> _Set tasks_
1. According to the Napoleon passage below, on what date did Napoleon arrive in Rochefort?
2. Please write out the part of the Napoleon passage below that opens with the words containing "France’s president has" and closes with "and the widowed.".

-- Begin Document segment --

Defeated at Waterloo, shunned by his ministers, abandoned by his generals, and booed in Paris where he had sought refuge, Napoleon arrived in Rochefort, a port city on the Atlantic, on July 2, 1815. From there he hoped to take a ship to the United States, become an American, and start a new life. He was only 45 years old and imagined himself as a pioneer at the head of a large agricultural enterprise. His older brother, Joseph, who had been king of Spain and of Naples, made it to America (and lived in New Jersey for about fifteen years). The Bonapartes had always dreamed of America as a land of conquest; Napoleon agreed to sell the Louisiana Territory to Thomas Jefferson in 1803, but bitterly and under duress, having neither the troops nor the funds necessary to retain this French possession. But Napoleon I never became American; the British fleet blocked the port of Rochefort and the former emperor had no choice but to surrender, as he later wrote, “to the most constant of his enemies.” He proposed to the British government that he be allowed to become a farmer in England or a pioneer in the United States. In the end, he was sent to the island of St. Helena, where he died two centuries ago.

France’s president has decided to commemorate this date, no doubt for the same reason that convinced King Louis Philippe to bring Napoleon’s ashes back to Paris in 1840: the hope that a little of the emperor’s glory would rub off on him. After all, Macron is hardly more popular today than Louis Philippe was in his time. This return of the ashes helped Louis Philippe very little, but it did seem to elicit the enthusiasm of the Parisians. But is this true? Were the French of the day energized by their past glory, or did they count their dead? Napoleon had caused at least four million victims in fifteen years of military campaigns from Egypt to Russia, not to mention the wounded and the widowed.

-- End Document segment --
-- Begin Provided material --

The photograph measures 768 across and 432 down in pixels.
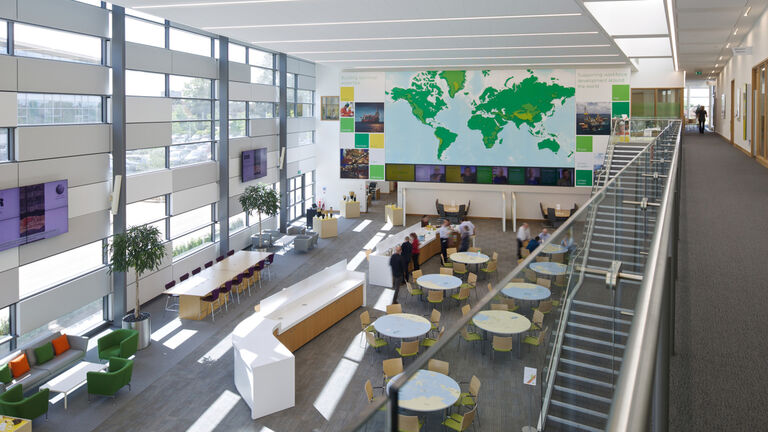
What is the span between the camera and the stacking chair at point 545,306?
200 centimetres

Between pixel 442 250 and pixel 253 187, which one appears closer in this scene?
pixel 442 250

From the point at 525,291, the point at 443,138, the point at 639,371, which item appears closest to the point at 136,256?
the point at 525,291

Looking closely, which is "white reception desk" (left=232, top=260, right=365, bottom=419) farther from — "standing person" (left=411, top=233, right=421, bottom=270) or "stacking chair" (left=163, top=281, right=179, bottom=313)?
"stacking chair" (left=163, top=281, right=179, bottom=313)

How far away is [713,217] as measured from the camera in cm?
605

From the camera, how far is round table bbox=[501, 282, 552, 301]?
1557mm

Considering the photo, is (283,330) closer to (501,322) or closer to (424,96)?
(501,322)

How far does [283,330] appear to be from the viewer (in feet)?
38.5

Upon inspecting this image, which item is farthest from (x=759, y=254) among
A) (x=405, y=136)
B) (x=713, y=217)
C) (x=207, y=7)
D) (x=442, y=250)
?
(x=405, y=136)

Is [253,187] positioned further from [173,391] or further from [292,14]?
[173,391]

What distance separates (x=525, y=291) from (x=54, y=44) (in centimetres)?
1379

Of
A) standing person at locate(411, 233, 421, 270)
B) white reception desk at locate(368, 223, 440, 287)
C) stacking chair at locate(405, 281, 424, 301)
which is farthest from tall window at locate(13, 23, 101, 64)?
standing person at locate(411, 233, 421, 270)

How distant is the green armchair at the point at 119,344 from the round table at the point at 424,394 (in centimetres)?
1203

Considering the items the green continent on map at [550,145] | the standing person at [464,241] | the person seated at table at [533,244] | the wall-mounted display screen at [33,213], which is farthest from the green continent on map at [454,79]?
the wall-mounted display screen at [33,213]

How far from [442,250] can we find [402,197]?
7475mm
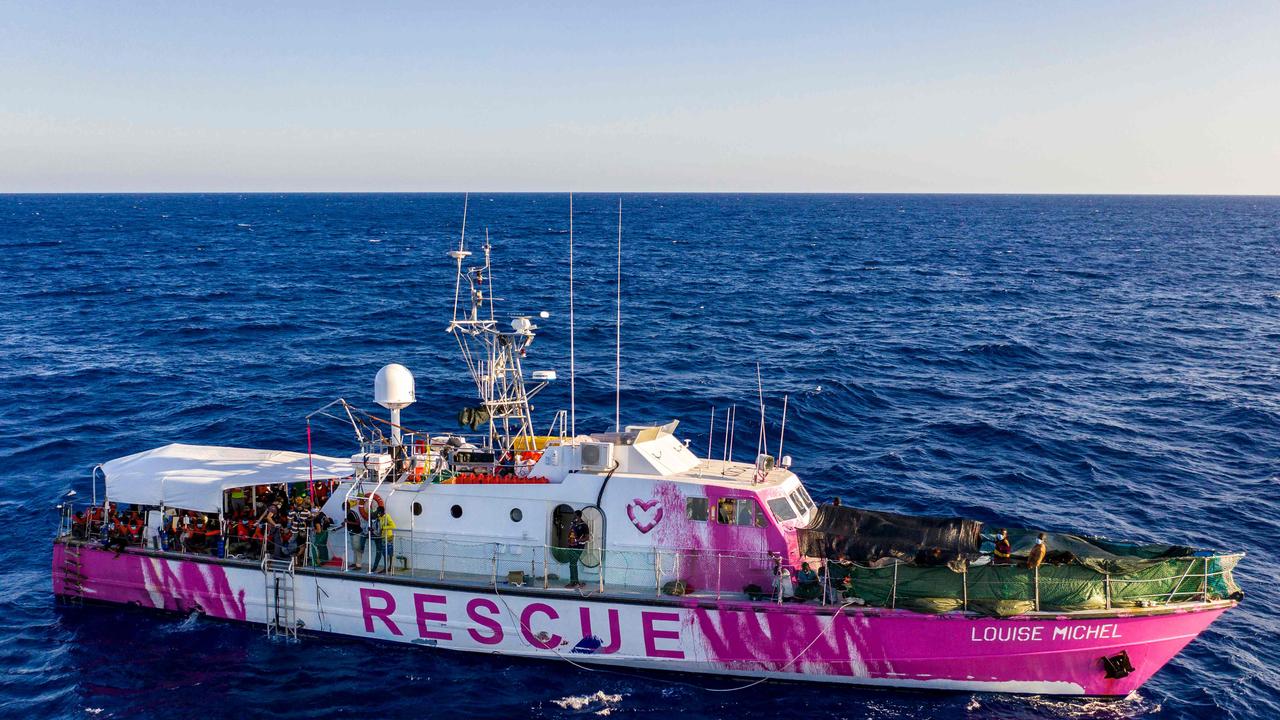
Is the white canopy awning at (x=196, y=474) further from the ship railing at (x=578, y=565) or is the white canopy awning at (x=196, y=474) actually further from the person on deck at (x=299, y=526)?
the ship railing at (x=578, y=565)

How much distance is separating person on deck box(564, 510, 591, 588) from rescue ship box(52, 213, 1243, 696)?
0.06m

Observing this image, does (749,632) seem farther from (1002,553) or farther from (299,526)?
(299,526)

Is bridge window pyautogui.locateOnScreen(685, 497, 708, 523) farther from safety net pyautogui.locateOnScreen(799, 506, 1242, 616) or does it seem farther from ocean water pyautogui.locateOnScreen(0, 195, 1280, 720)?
ocean water pyautogui.locateOnScreen(0, 195, 1280, 720)

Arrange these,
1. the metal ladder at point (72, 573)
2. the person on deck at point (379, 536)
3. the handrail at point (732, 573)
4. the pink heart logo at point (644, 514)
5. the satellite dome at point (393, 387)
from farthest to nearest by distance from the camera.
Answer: the metal ladder at point (72, 573), the satellite dome at point (393, 387), the person on deck at point (379, 536), the pink heart logo at point (644, 514), the handrail at point (732, 573)

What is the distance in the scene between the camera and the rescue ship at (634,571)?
17234 mm

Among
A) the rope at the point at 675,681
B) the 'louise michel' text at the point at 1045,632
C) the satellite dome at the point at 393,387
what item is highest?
the satellite dome at the point at 393,387

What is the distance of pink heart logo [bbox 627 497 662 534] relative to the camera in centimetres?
1861

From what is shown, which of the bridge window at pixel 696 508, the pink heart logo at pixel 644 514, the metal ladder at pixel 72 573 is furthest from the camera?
the metal ladder at pixel 72 573

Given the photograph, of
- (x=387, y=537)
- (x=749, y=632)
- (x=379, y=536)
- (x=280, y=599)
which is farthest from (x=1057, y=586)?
(x=280, y=599)

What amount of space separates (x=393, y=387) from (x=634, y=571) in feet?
24.1

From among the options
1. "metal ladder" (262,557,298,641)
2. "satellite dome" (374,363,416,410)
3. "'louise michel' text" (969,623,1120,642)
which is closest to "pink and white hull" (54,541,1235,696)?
"'louise michel' text" (969,623,1120,642)

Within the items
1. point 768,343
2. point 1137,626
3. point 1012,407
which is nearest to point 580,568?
point 1137,626

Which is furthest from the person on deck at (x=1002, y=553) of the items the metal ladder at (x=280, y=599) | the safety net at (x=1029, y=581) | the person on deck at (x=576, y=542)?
the metal ladder at (x=280, y=599)

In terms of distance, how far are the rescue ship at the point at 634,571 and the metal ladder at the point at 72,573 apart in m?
0.05
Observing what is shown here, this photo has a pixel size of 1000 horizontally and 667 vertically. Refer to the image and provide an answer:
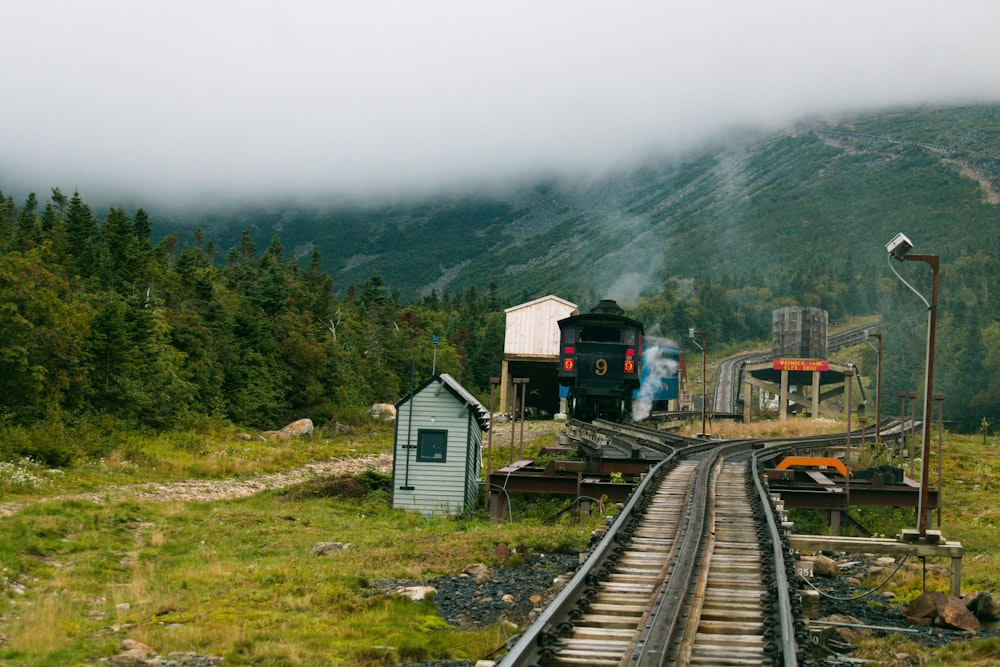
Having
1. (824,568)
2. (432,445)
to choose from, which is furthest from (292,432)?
(824,568)

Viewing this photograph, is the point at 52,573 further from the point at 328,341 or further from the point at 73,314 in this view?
the point at 328,341

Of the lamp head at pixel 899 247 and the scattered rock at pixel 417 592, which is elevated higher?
the lamp head at pixel 899 247

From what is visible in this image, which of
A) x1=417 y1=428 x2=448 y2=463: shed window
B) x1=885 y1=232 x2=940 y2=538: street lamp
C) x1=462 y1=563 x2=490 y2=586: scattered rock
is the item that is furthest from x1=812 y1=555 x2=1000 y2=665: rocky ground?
x1=417 y1=428 x2=448 y2=463: shed window

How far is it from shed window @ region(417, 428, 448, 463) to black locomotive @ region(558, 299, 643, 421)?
16418 millimetres

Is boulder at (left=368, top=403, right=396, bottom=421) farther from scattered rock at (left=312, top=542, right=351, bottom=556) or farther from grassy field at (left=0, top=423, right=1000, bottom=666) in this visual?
scattered rock at (left=312, top=542, right=351, bottom=556)

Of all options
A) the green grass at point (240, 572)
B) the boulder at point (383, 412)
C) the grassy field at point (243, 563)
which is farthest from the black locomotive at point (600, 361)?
the boulder at point (383, 412)

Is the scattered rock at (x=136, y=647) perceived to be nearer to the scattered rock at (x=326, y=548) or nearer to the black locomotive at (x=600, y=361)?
the scattered rock at (x=326, y=548)

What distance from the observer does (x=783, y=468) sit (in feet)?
97.0

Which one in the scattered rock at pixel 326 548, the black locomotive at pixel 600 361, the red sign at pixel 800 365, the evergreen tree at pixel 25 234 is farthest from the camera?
the red sign at pixel 800 365

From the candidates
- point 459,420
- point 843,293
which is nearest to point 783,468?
point 459,420

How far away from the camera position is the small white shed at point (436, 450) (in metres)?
27.9

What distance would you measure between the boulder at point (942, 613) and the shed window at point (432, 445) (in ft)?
48.7

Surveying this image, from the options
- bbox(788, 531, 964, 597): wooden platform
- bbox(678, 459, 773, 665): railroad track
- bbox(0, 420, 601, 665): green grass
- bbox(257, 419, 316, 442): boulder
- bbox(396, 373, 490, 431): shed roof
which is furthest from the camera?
bbox(257, 419, 316, 442): boulder

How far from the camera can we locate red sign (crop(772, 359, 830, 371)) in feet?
220
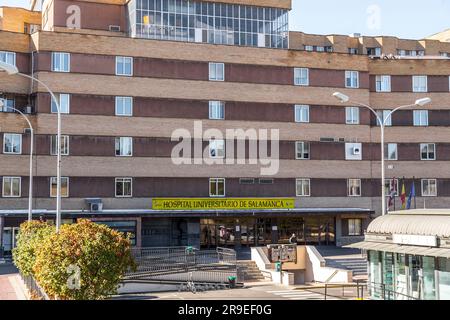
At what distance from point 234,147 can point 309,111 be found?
8.22 m

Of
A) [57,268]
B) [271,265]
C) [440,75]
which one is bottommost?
[271,265]

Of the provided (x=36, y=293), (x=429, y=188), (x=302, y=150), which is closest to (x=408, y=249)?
(x=36, y=293)

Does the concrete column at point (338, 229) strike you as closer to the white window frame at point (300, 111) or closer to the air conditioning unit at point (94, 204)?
the white window frame at point (300, 111)

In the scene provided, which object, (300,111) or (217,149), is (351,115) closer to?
(300,111)

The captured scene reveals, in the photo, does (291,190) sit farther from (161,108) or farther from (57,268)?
(57,268)

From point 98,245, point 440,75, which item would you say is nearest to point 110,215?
point 98,245

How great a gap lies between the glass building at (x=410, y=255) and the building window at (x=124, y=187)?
96.6 ft

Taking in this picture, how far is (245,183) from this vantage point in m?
56.2

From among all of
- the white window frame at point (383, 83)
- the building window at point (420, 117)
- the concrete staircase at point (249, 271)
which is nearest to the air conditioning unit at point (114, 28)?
the white window frame at point (383, 83)

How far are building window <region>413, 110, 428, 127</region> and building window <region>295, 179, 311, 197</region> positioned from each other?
1337 centimetres

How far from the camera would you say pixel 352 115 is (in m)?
59.6

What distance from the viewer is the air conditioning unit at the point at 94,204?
50875 millimetres

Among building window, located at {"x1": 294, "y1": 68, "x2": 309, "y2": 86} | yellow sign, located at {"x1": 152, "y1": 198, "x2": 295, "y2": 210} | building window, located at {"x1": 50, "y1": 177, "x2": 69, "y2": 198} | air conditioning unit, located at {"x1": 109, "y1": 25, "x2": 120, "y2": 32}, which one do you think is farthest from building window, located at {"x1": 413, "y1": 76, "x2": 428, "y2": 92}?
building window, located at {"x1": 50, "y1": 177, "x2": 69, "y2": 198}
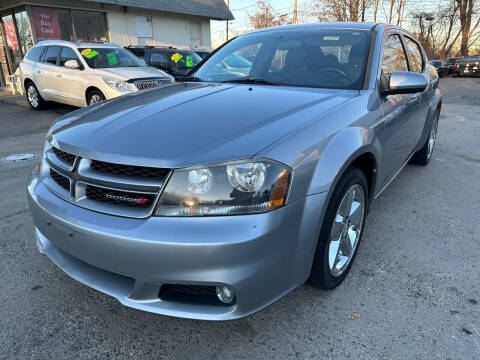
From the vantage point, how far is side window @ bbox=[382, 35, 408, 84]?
9.05 feet

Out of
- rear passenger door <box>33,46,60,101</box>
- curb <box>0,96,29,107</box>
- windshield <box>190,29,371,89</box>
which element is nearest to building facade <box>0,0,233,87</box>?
curb <box>0,96,29,107</box>

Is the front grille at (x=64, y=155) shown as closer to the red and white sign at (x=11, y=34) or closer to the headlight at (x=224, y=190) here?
the headlight at (x=224, y=190)

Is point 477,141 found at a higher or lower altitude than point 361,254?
lower

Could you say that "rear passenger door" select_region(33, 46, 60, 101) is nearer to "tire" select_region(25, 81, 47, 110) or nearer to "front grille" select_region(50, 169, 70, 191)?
"tire" select_region(25, 81, 47, 110)

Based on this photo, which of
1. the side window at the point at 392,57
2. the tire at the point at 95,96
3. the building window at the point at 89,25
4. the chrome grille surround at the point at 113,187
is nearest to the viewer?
the chrome grille surround at the point at 113,187

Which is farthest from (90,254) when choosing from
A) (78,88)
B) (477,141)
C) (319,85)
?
(78,88)

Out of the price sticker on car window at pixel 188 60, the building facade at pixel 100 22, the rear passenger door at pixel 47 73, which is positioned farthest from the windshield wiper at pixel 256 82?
the building facade at pixel 100 22

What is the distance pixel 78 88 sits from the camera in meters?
7.89

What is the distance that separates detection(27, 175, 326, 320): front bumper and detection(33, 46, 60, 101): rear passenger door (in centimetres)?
805

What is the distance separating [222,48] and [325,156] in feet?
7.02

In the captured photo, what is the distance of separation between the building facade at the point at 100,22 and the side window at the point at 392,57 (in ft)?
44.0

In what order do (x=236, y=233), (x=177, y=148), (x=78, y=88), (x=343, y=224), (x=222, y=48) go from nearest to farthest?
1. (x=236, y=233)
2. (x=177, y=148)
3. (x=343, y=224)
4. (x=222, y=48)
5. (x=78, y=88)

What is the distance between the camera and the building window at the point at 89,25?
46.3 feet

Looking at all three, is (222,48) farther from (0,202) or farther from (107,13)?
(107,13)
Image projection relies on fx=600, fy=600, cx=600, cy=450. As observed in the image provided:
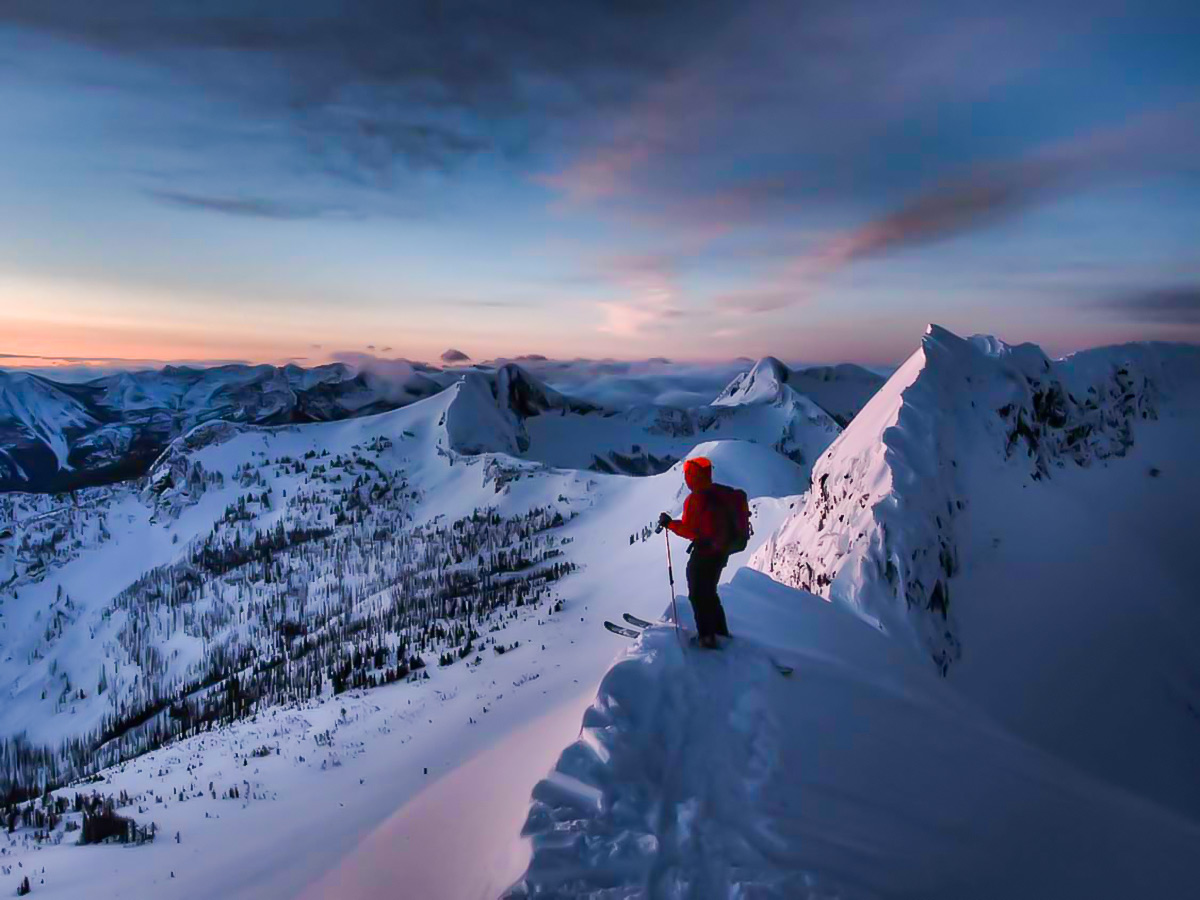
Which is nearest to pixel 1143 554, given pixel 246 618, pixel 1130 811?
pixel 1130 811

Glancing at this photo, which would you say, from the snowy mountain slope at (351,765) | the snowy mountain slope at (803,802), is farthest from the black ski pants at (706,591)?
the snowy mountain slope at (351,765)

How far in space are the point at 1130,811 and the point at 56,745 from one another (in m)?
134

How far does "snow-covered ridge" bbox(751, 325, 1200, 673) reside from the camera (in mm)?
13570

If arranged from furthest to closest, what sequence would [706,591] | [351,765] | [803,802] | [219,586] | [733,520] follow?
1. [219,586]
2. [351,765]
3. [733,520]
4. [706,591]
5. [803,802]

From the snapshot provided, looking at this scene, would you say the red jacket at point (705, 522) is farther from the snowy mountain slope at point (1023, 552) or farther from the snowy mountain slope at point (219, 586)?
the snowy mountain slope at point (219, 586)

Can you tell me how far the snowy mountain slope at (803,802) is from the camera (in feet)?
19.2

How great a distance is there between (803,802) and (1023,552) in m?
13.1

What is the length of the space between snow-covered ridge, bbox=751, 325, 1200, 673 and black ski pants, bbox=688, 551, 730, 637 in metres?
5.54

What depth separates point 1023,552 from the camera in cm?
1602

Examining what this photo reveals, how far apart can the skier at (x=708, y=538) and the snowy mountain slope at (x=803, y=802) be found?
0.55m

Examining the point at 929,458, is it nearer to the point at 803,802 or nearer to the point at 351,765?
the point at 803,802

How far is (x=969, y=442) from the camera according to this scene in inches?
669

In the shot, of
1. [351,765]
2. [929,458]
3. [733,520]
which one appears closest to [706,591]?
[733,520]

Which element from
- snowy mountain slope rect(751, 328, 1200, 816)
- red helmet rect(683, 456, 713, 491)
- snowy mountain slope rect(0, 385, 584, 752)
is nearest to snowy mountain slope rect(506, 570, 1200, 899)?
red helmet rect(683, 456, 713, 491)
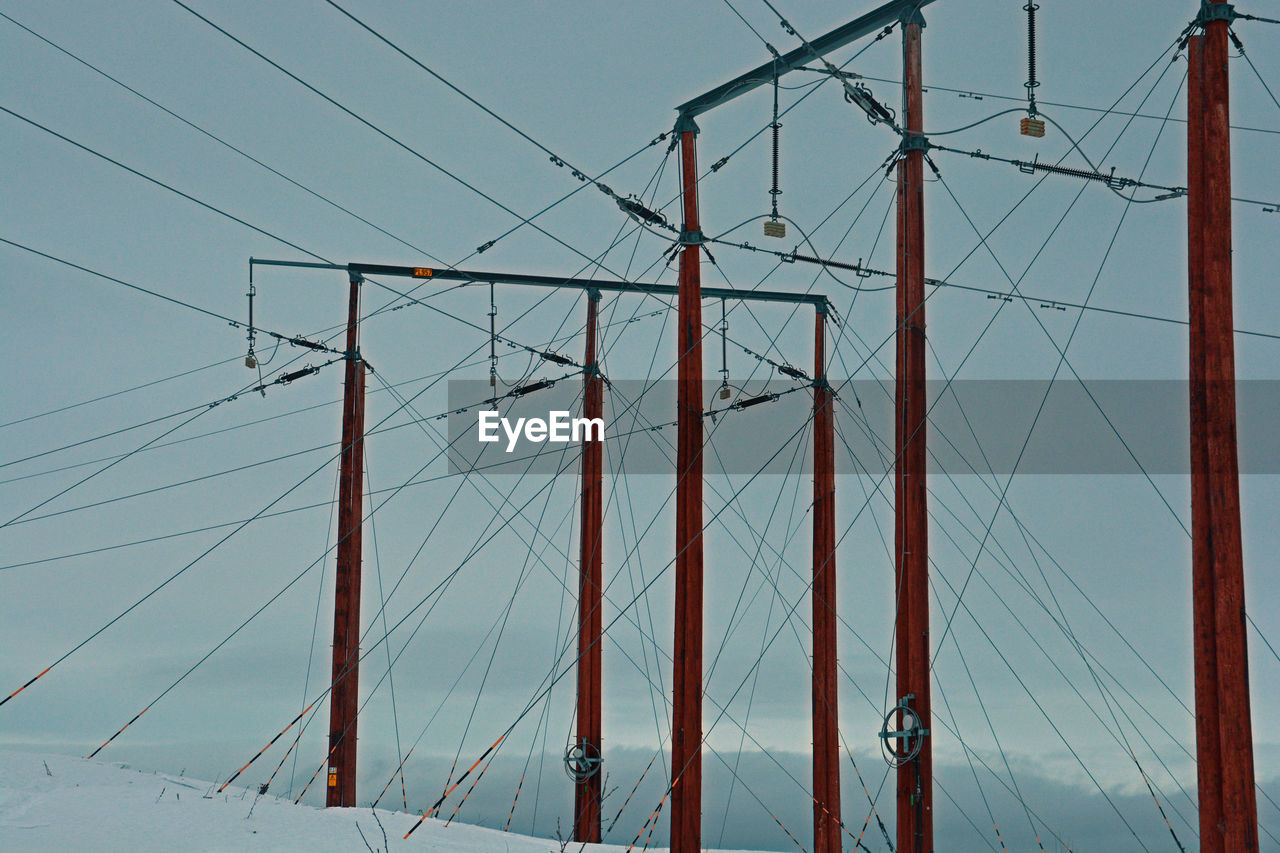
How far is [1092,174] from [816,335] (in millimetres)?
10969

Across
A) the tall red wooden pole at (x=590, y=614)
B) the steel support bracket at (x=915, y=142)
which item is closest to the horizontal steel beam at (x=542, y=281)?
the tall red wooden pole at (x=590, y=614)

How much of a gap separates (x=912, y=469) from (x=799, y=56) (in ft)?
23.9

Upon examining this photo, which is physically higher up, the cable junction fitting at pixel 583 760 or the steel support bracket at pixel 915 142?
the steel support bracket at pixel 915 142

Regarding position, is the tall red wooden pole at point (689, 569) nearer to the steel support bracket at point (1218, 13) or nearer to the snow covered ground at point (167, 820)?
the snow covered ground at point (167, 820)

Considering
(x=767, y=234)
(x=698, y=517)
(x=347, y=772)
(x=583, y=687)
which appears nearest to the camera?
(x=767, y=234)

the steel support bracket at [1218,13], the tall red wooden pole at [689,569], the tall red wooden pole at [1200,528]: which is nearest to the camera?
the tall red wooden pole at [1200,528]

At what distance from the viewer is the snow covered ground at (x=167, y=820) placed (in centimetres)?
1925

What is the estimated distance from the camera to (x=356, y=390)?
31.1m

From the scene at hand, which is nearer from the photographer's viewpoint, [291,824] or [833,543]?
[291,824]

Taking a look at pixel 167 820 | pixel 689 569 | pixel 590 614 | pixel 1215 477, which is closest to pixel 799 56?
pixel 689 569

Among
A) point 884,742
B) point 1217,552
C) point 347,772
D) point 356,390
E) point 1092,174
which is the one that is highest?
point 1092,174

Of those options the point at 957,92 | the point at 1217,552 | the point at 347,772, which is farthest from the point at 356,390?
the point at 1217,552

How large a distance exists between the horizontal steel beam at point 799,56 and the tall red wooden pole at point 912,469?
0.35 metres

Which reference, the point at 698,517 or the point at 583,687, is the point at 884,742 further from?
the point at 583,687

-- End Provided material --

> _Results of the tasks_
1. July 2, 1815

2.
France’s president has decided to commemorate this date, no doubt for the same reason that convinced King Louis Philippe to bring Napoleon’s ashes back to Paris in 1840: the hope that a little of the emperor’s glory would rub off on him. After all, Macron is hardly more popular today than Louis Philippe was in his time. This return of the ashes helped Louis Philippe very little, but it did seem to elicit the enthusiasm of the Parisians. But is this true? Were the French of the day energized by their past glory, or did they count their dead? Napoleon had caused at least four million victims in fifteen years of military campaigns from Egypt to Russia, not to mention the wounded and the widowed.